12 thoughts on “D91 – Puchala

  1. What do you think are some reasons that your positive control results had such a high percent survival? (assuming the expected outcome of the positive control should have been zero percent survival)

    1. The non-zero percent survival for our positive control probably resulted from the fact that because so little flies survive to adulthood when treated with the positive control, the rare surviving fly makes a big percentage survival if there are only 2 pupa cases on the walls. If even one of those cases end up hatching a fly, then the survival rate is now 50%.

  2. Can you explain more on what an efflux pump inhibitor is and why it would be significant in chemotherapy? Why did you choose the colchicine as the chemotherapy to study?

    1. An efflux pump inhibitor is any molecule that prevents certain pumps from performing their regular function of removing substances from the interior of the cell. These efflux pump inhibitors are significant in chemotherapy because they act as a useful tool when you want a toxic drug to build up inside of cells. By inhibiting efflux pumps, you remove one tool that cancer cells sometimes use to avoid a buildup of toxic things inside the cell. Colchicine was used in this experiment because it is a known toxic compound that will kill cancer cells, and our positive control has to do that.

    1. Because the data suggests that there is an additive effect when Myricetin and Colchicine are combined, I think the only reason why we didn’t get a hit is because we didn’t test all possible combinations of dosages of Myricetin and Colchicine. If we had more time, I think we would’ve gotten a hit by performing and testing more dilution series of each compound.

  3. Why do you think your Colchicine Myricetin mixture that was 0.5:0.5 had such a higher error bar range? It appears to be statistically much larger than that of the others. Was this a contaminated sample or is an equimolar dilution show some promising results?

    1. This large error bar was probably due to the fact that we could only test a limited number of vials for each dosage, as we didn’t have enough time to do more. Those error bars would shrink if we had more samples. As to why that particular error bar is so large, it could be that one of the vials was contaminated somehow, resulting in a drastically different survival rate.

  4. Why do you think your equimolar Colchicine to Myricetin (0.5:0.5) had such a large error bar associated with it? Do you think the sample was contaminated, or do you believe there could be some interesting statistical relationship there?

  5. How probable do you think alternative treatments to cancer could be in the future?
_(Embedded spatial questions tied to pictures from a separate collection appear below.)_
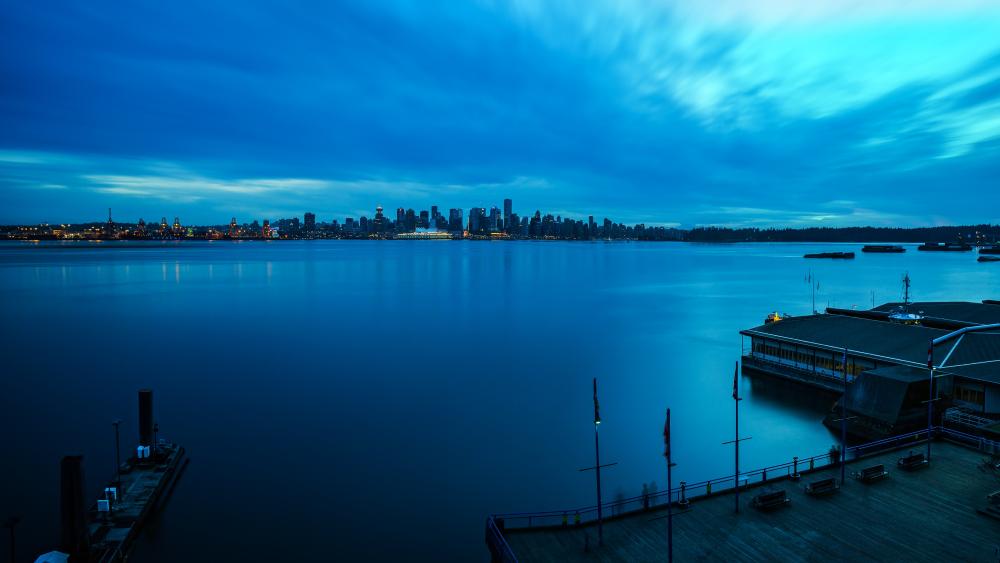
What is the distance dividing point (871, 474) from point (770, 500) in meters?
4.20

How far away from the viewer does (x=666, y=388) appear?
36594 millimetres

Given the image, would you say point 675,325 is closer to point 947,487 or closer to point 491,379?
point 491,379

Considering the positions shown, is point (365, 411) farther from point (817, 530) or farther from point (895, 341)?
point (895, 341)

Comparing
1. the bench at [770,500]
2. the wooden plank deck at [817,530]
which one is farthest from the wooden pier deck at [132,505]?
the bench at [770,500]

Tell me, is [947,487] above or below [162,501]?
above

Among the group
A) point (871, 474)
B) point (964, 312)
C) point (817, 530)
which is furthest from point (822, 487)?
point (964, 312)

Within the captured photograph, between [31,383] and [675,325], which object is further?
[675,325]

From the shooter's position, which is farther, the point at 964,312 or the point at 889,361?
the point at 964,312

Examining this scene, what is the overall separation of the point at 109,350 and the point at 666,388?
4300cm

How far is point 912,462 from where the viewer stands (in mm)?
17953

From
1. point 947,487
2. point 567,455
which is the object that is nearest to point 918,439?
point 947,487

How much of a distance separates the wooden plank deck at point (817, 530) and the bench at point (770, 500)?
0.18m

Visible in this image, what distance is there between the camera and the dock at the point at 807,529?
13.3m

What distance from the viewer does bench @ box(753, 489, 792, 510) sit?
50.1ft
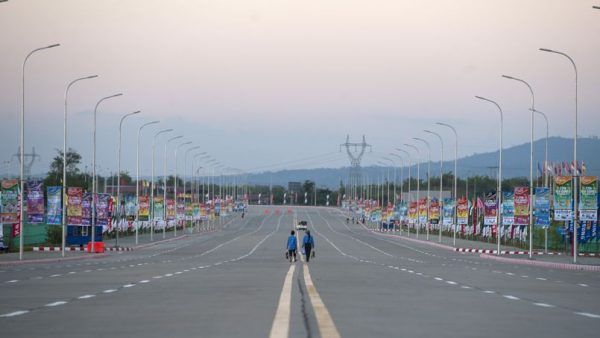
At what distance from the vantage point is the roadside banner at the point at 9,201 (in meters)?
52.2

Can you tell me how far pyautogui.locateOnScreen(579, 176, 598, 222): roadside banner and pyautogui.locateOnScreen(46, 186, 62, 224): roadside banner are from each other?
27.7 metres

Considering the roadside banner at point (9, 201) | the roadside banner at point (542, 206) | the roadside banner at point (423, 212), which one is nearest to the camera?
the roadside banner at point (9, 201)

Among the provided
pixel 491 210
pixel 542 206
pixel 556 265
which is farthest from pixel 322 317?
pixel 491 210

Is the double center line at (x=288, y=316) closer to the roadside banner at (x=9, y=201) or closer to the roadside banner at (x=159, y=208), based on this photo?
the roadside banner at (x=9, y=201)

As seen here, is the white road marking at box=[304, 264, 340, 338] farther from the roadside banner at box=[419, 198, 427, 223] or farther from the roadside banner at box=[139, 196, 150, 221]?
the roadside banner at box=[419, 198, 427, 223]

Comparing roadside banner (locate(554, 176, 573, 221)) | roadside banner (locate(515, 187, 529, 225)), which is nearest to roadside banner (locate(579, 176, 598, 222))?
roadside banner (locate(554, 176, 573, 221))

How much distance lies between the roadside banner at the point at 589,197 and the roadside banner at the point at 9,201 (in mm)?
27036

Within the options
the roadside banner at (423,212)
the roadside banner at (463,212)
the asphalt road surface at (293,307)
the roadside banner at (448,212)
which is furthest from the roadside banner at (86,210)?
the roadside banner at (423,212)

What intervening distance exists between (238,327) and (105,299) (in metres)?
7.47

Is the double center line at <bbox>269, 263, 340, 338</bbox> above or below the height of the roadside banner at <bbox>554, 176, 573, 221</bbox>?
below

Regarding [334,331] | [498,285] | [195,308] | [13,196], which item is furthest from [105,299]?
[13,196]

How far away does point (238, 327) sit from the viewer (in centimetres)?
1608

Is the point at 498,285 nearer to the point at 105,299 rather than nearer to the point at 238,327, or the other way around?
the point at 105,299

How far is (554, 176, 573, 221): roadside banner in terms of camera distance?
176 ft
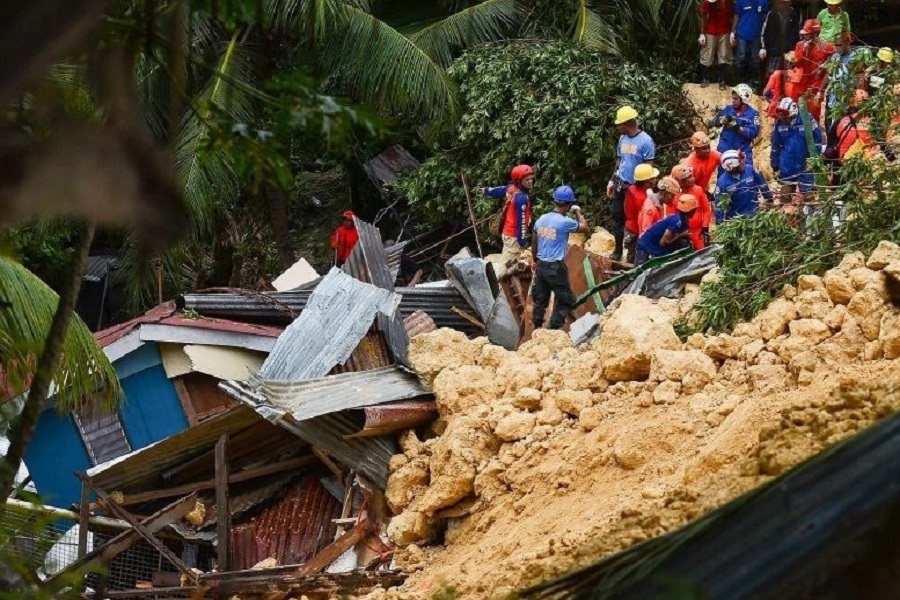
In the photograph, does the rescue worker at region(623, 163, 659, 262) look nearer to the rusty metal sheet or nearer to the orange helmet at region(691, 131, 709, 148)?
the orange helmet at region(691, 131, 709, 148)

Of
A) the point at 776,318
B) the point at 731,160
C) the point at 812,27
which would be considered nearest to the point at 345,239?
the point at 731,160

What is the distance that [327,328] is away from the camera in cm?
1487

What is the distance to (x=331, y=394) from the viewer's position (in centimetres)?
1388

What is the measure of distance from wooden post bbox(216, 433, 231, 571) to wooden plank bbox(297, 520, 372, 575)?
105 centimetres

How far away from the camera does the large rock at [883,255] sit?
11.1 metres

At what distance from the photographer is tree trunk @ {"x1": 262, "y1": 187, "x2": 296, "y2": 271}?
2133cm

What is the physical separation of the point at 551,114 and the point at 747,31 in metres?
2.60

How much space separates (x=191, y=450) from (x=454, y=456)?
3333 mm

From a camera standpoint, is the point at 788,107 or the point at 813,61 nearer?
the point at 788,107

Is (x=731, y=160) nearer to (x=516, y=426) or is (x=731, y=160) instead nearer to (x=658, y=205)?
(x=658, y=205)

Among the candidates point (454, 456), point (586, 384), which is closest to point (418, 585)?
point (454, 456)

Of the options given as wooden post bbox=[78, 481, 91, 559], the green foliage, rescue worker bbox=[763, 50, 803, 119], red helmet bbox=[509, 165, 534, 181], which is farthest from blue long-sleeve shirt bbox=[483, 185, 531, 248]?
wooden post bbox=[78, 481, 91, 559]

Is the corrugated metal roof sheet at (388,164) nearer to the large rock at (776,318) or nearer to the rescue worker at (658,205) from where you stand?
the rescue worker at (658,205)

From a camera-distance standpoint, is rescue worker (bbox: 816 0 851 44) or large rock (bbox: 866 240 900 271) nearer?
large rock (bbox: 866 240 900 271)
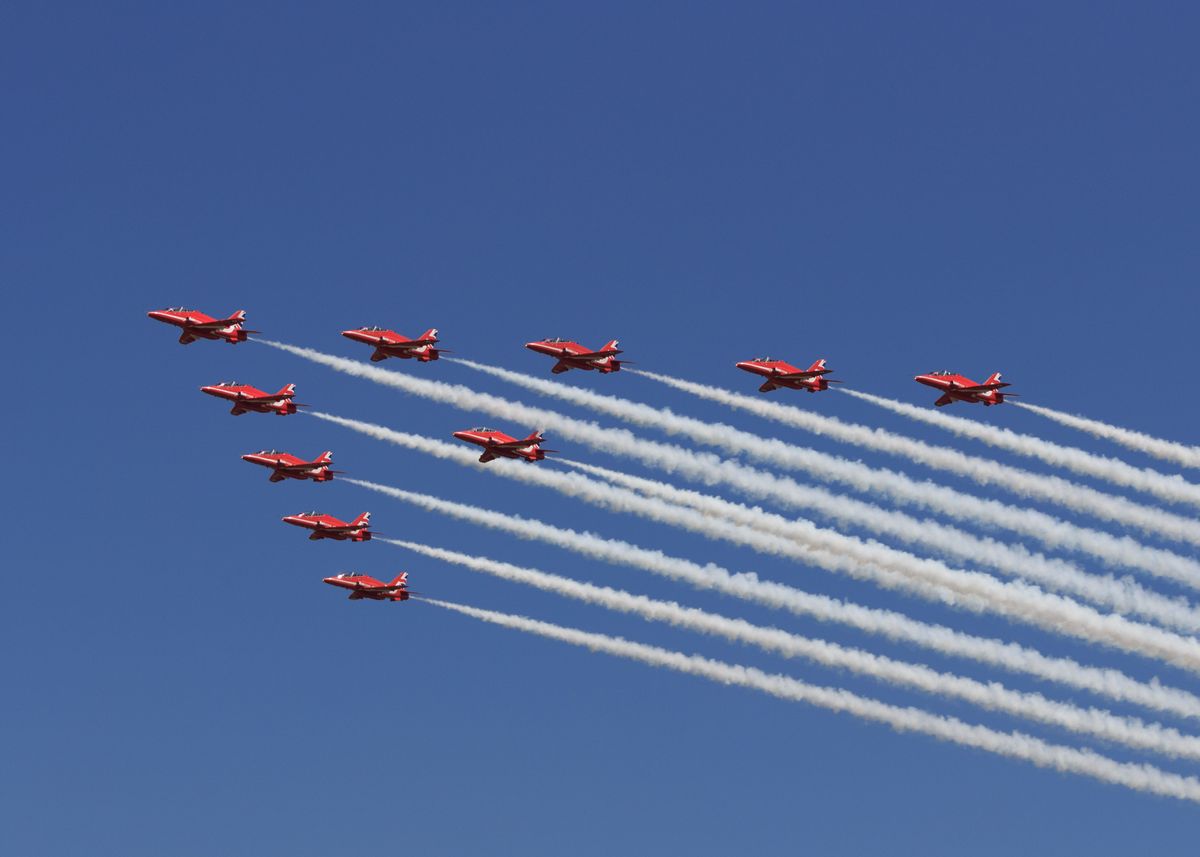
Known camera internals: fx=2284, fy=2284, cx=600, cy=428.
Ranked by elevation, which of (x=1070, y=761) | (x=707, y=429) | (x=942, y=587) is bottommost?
(x=1070, y=761)

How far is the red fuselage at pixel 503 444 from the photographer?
151 meters

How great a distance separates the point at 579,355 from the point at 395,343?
12405 mm

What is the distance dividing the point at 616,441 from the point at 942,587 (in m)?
25.7

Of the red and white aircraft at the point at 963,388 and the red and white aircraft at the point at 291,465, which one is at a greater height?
the red and white aircraft at the point at 963,388

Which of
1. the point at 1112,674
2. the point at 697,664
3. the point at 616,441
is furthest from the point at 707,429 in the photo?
the point at 1112,674

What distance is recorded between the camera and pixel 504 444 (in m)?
151

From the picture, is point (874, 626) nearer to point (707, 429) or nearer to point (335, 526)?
point (707, 429)

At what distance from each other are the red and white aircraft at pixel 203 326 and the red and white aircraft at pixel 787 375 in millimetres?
33519

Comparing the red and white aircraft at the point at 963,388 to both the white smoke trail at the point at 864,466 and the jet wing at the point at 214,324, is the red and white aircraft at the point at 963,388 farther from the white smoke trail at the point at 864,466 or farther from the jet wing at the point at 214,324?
the jet wing at the point at 214,324

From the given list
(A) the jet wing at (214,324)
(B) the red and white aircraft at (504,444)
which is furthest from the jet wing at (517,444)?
(A) the jet wing at (214,324)

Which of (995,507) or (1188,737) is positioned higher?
(995,507)

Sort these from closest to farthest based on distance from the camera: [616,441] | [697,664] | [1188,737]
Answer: [1188,737] < [697,664] < [616,441]

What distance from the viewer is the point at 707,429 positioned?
154 metres

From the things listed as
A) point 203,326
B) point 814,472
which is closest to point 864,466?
point 814,472
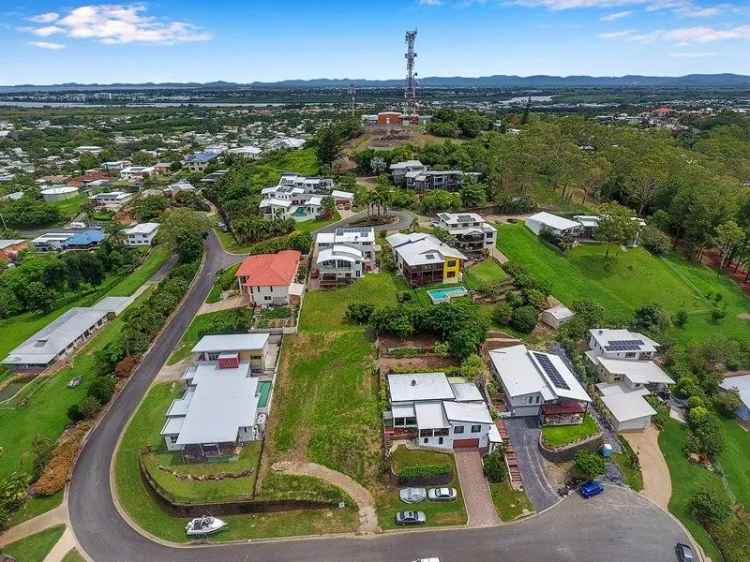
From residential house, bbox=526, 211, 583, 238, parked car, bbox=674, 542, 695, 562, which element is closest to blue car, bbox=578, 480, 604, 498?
parked car, bbox=674, 542, 695, 562

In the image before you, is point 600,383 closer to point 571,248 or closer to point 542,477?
point 542,477

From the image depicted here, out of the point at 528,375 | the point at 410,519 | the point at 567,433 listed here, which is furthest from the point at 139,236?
the point at 567,433

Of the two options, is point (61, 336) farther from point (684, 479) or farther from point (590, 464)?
point (684, 479)

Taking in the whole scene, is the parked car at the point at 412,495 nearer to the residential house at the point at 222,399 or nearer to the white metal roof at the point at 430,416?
the white metal roof at the point at 430,416

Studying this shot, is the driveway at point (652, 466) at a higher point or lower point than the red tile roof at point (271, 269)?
lower

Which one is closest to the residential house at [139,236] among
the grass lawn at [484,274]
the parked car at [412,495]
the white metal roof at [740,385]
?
the grass lawn at [484,274]

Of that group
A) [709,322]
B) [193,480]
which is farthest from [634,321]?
[193,480]

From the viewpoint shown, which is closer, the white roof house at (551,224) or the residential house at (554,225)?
the residential house at (554,225)
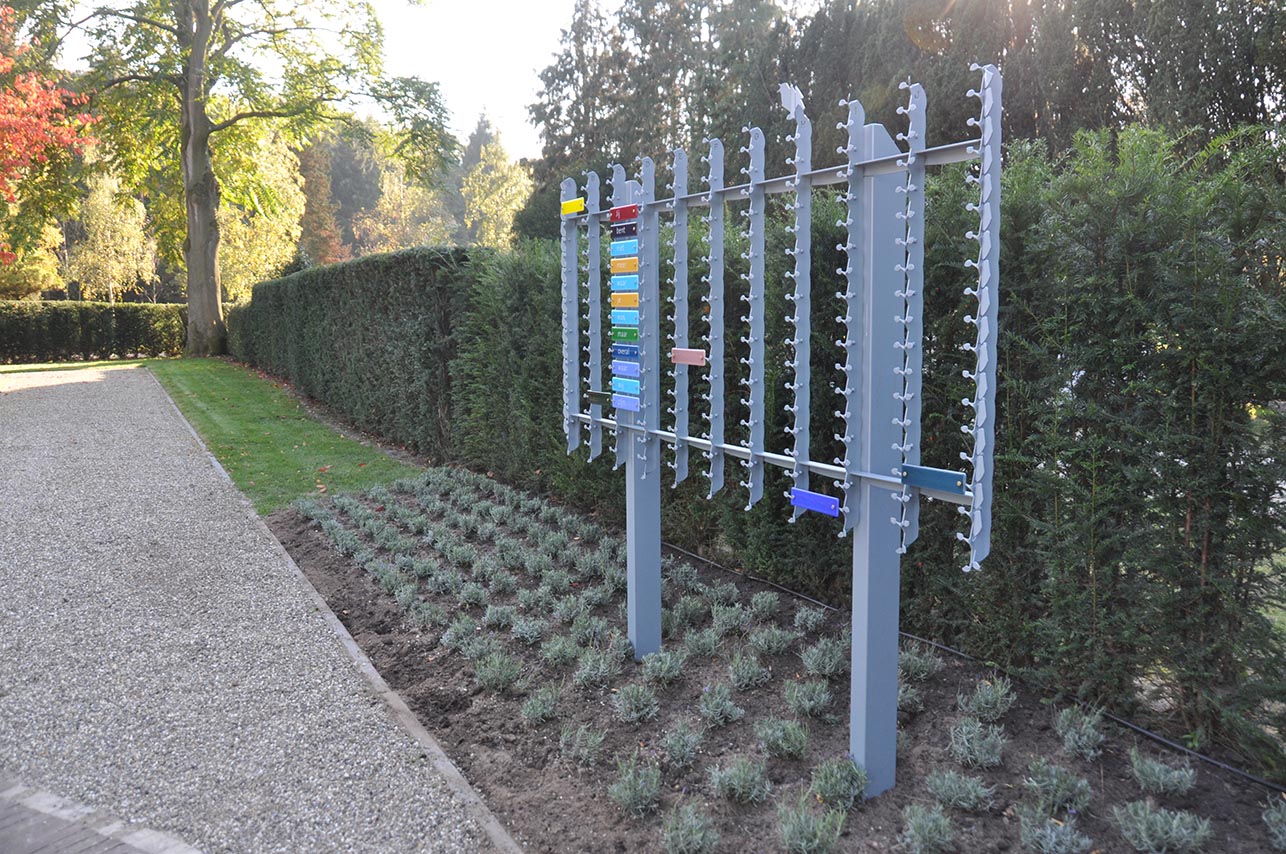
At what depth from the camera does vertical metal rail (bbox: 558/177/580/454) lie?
493 centimetres

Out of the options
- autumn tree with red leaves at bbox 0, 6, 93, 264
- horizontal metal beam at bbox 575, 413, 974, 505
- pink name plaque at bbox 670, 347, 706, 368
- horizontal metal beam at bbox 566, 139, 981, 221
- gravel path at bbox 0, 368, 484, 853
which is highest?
autumn tree with red leaves at bbox 0, 6, 93, 264

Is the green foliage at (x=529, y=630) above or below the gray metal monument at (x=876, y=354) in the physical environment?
below

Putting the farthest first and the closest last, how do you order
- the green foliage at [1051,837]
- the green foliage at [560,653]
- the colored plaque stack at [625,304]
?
the green foliage at [560,653] → the colored plaque stack at [625,304] → the green foliage at [1051,837]

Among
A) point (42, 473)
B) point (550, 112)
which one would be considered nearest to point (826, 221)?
point (42, 473)

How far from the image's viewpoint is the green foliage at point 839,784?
3.05 meters

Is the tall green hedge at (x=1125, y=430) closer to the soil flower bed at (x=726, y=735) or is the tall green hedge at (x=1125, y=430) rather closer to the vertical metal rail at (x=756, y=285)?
the soil flower bed at (x=726, y=735)

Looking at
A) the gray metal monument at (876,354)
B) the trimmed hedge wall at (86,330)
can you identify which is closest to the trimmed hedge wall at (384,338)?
the gray metal monument at (876,354)

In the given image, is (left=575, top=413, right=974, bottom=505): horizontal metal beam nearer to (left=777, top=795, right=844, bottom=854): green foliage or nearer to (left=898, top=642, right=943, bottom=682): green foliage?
(left=898, top=642, right=943, bottom=682): green foliage

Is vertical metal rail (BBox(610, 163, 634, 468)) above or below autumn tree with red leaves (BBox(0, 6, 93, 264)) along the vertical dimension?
below

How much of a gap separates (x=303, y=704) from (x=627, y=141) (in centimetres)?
3122

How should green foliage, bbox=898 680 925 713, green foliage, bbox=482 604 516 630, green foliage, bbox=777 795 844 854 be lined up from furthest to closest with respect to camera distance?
green foliage, bbox=482 604 516 630
green foliage, bbox=898 680 925 713
green foliage, bbox=777 795 844 854

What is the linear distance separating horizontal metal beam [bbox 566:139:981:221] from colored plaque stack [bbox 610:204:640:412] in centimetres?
27

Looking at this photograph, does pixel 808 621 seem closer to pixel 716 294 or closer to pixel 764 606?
pixel 764 606

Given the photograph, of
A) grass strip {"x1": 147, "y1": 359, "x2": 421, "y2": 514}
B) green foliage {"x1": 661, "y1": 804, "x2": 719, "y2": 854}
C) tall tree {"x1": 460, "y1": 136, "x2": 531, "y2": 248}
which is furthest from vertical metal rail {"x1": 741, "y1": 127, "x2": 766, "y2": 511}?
tall tree {"x1": 460, "y1": 136, "x2": 531, "y2": 248}
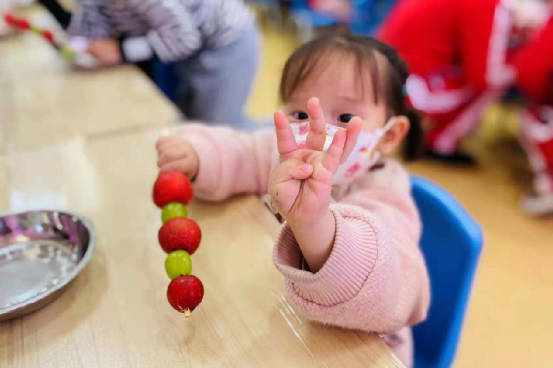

Also, do you think you could create a viable solution to meet that threshold with your dilutions if you had more time?

    1. I think that in the future, we will have far more effective and safe cancer treatments just based on the progress we’ve made in recent decades. I do think that we could meet the hit threshold if we had more time to test more dilutions. Our data already suggests that combining Myricetin and Colchicine results in a lower survival than just colchicine alone. This suggest that we could optimize the dosages and perhaps get a hit.